▸ PASSAGE FOR REVIEW
»»

Neural tube defects (NTDs) are an arrest of the normal development of the brain and spinal cord during the first month of embryonic development. They occur in approximately 3000 pregnancies in the United States each year, although there are significant regional prevalence variations.3 Fetal death often occurs in the more severe forms, thereby reducing the actual prevalence of neural defects at birth.
The cause of NTDs is believed to be multifactorial (a combination of genes and environment). No single gene has been found to cause NTDs. Folic acid deficiency during preconception and early stages of pregnancy increases the risk for NTDs, and supplementation (400 mcg of folic acid per day) ensures adequate folate status. In 1996 the United States mandated folate fortification in many foods, and since that time NTDs have decreased by 20% to 30%. Guidelines are available for folic acid supplementation for women at high risk for NTDs.4 Other risk factors include a previous NTD pregnancy, maternal diabetes or obesity, use of anticonvulsant drugs (particularly valproic acid), and maternal hyperthermia.5 Defects of neural tube closure are divided into two categories: (1) anterior midline defects (ventral induction) and (2) posterior defects (dorsal induction). Anterior midline defects may cause brain and face abnormalities, with the most extreme form being cyclopia, in which the child has a single midline orbit and eye with a protruding nose-like proboscis above the orbit. Anencephaly (an, “without”; enkephalos, “brain”) and encephalocele are also anterior midline defects. Spina bifida (split spine) is the most common NTD. Vertebrae fail to close in spina bifida, and the defect includes meningocele, myelomeningocele, and spina bifida occulta. Disorders of embryonic neural development are summarized in Fig. 20.3.

Three timelines show disorders associated with specific stages of embryonic development. Top panel. The timeline shows three sections: gestation time (days), dorsal (posterior) induction (3 to 4 weeks), and ventral (anterior) induction (3 to 6 weeks). The data from the timeline are as follows. • 0 to 18 days. Development of three germ layers and formation of early neural plate. Disorders have no effect or death. • 18 days. Development of neural plate and groove. Disorders include anterior midline neural tube defects, cyclopia holoprosencephaly, and cleft lip and or palate. • 26 days. Closure of anterior neurospace. Disorder includes anencephaly. • 28 days. Closure of posterior neuropore. Disorders include posterior midline neural tube defects, myelomeningocele, encephalocele, cranium bifidum, and spina bifida occulta. • 32 days. Beginning of vascular circulation. Disorder includes microcephaly (primary; 30 to 175 days). • 42 days. Development of five cerebral vesicles, choroid plexus, and dorsal root ganglion. Middle panel. The timeline shows three sections: proliferation (2 to 4 months), migration (3 to 6 months), and organization (fifth fetal month to twenty-fourth postnatal month). The data from the timeline are as follows. • 56 days. Differentiation of cerebral cortex, meninges, ventricular foramina, and C S F circulation. Disorder includes true microcephaly. • 90 days. Corpus callosum development. • 150 days. Primary fissures of cerebral cortex; end of spinal cord at L 3 level. Disorders include abnormalities of the cerebral hemispheres and convolutions, and visual abnormalities. • 175 days. End of neuronal proliferation in cerebral cortex. • 7 to 9 months. Formation of secondary and tertiary sulci. The disorder includes destructive pathologic changes: microcephaly (secondary), intellectual disability, and seizure disorders. Bottom panel. The timeline shows two segments between myelination (6 months’ gestation to adulthood). The data from the timeline are as follows. • 6 months. Development of myelin wrapping. Disorders include Schilder disease, childhood multiple sclerosis, and leukodystrophies. • Adulthood.

««

▸ THINGS TO DO
**a.** In the passage on neural tube defects, how much have NTDs decreased since the United States mandated folate fortification in 1996?
**b.** Proceed with the passage on neural tube defects, writing on from its final sentence.
The lines after this are separate material and unrelated to the neural tube defects passage.

Saved data entries
»»

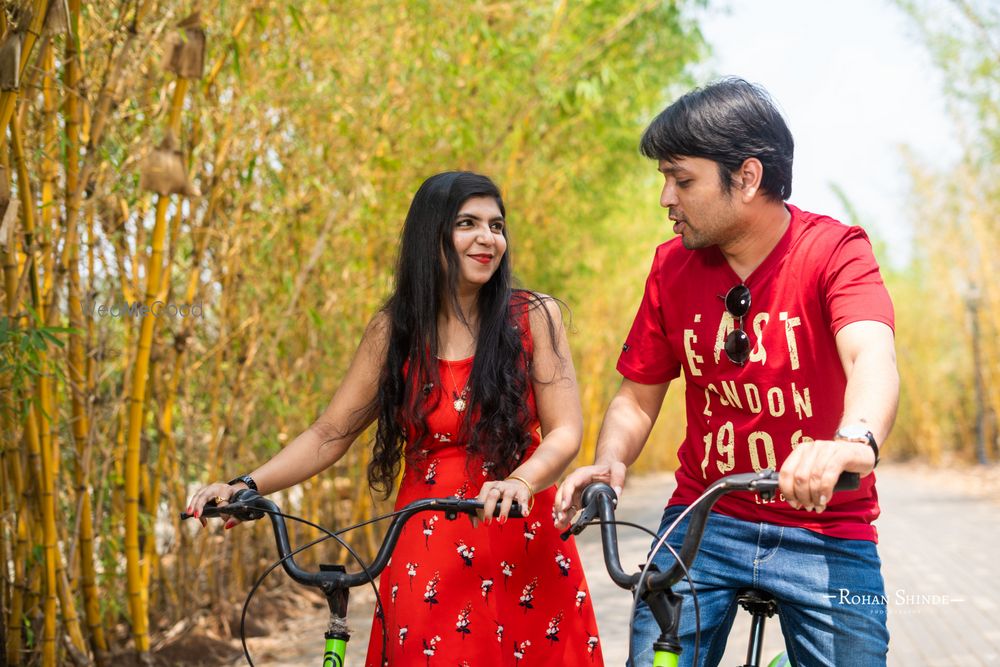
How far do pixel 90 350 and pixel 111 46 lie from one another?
1043 millimetres

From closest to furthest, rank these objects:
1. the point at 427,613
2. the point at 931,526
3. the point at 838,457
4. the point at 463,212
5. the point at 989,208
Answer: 1. the point at 838,457
2. the point at 427,613
3. the point at 463,212
4. the point at 931,526
5. the point at 989,208

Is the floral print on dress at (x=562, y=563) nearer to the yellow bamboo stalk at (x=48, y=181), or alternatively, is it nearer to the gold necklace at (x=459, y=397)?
the gold necklace at (x=459, y=397)

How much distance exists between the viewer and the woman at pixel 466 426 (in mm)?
2395

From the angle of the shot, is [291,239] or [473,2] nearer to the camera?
[291,239]

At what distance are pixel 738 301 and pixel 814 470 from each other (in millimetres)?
593

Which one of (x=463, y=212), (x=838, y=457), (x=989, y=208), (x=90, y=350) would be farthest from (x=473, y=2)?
(x=989, y=208)

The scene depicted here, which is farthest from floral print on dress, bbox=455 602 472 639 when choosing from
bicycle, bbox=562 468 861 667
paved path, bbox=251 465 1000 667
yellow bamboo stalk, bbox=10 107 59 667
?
paved path, bbox=251 465 1000 667

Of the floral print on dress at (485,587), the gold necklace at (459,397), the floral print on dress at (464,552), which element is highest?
the gold necklace at (459,397)

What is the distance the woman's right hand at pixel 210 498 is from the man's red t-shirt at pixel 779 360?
85 centimetres

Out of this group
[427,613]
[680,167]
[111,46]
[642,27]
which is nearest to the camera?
[680,167]

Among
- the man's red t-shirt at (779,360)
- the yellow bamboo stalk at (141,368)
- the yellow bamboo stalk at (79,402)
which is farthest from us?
the yellow bamboo stalk at (141,368)

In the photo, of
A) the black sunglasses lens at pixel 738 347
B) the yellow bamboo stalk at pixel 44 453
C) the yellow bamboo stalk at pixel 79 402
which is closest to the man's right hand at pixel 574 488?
the black sunglasses lens at pixel 738 347

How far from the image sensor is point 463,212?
254cm

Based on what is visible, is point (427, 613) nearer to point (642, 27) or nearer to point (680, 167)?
point (680, 167)
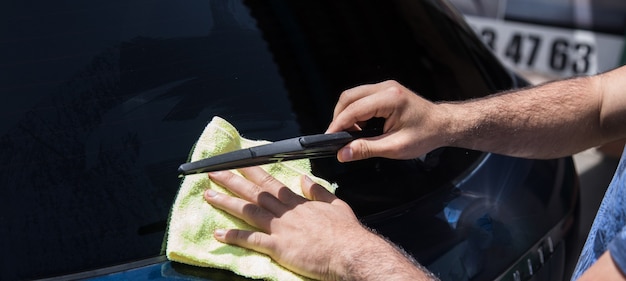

««

▸ RESULTS FOR EACH TASK
**a.** By 20% to 30%.

**b.**
Anencephaly is an anomaly in which the soft, bony component of the skull and part of the brain are missing. This disorder occurs in approximately 1 in 4600 births in the United States each year.6 These infants are stillborn or die within a few days after birth. The pathologic mechanism is unknown. Diagnosis is often made prenatally by using ultrasound or evaluating the maternal serum alpha fetoprotein (AFP).
Encephalocele refers to a herniation or protrusion of the brain and meninges through a defect in the skull, resulting in a sac-like structure. The incidence is approximately 1 in 10,500 live births in the United States each year.7 Encephalocele treatment involves surgical closure of the skull opening. The complexity of the surgery depends on the location and content of the defect. Often several surgeries may be needed with variable long-term neurologic sequelae.
Meningocele is a sac-like cyst of meninges filled with spinal fluid and is a mild form of spina bifida (Fig. 20.4). It develops during the first 4 weeks of pregnancy when the neural tube fails to close completely and is the rarest type of spina bifida. The cystic dilation of meninges protrudes through the vertebral defect but does not involve the spinal cord or nerve roots and may produce no neurologic deficit or symptoms. Meningoceles occur most commonly in the lumbar spine.


Closeup A shows an infant on the side with a large herniation, the size of the infant’s head, at the base of the head. Two pairs of accompanying illustrations show lateral and cross-sectional views of the spine. One pair shows meningocele and the other pair shows myelomeningocele. Closeup B shows an infant lying on its stomach with the legs curled toward to the abdomen. There is a large herniation on the lower back. Two pairs of accompanying illustrations show lateral and cross-sectional views of a normal spine and a spine affected by spina bifidia. Some of the vertebrae are missing in the spine with spina bifida.
Myelomeningocele (meningomyelocele; spina bifida cystica) is a hernial protrusion of a sac-like cyst (containing meninges, spinal fluid, and a portion of the spinal cord with its nerves) through a defect in the posterior arch of a vertebra. It is most commonly located as a sac on the lumbar and lumbosacral regions, the last regions of the neural tube to close. Myelomeningocele is one of the most common and severe developmental anomalies of the nervous system, with an incidence of approximately 1 per 4000 live births.8 It accounts for 75% of all spina bifida cases.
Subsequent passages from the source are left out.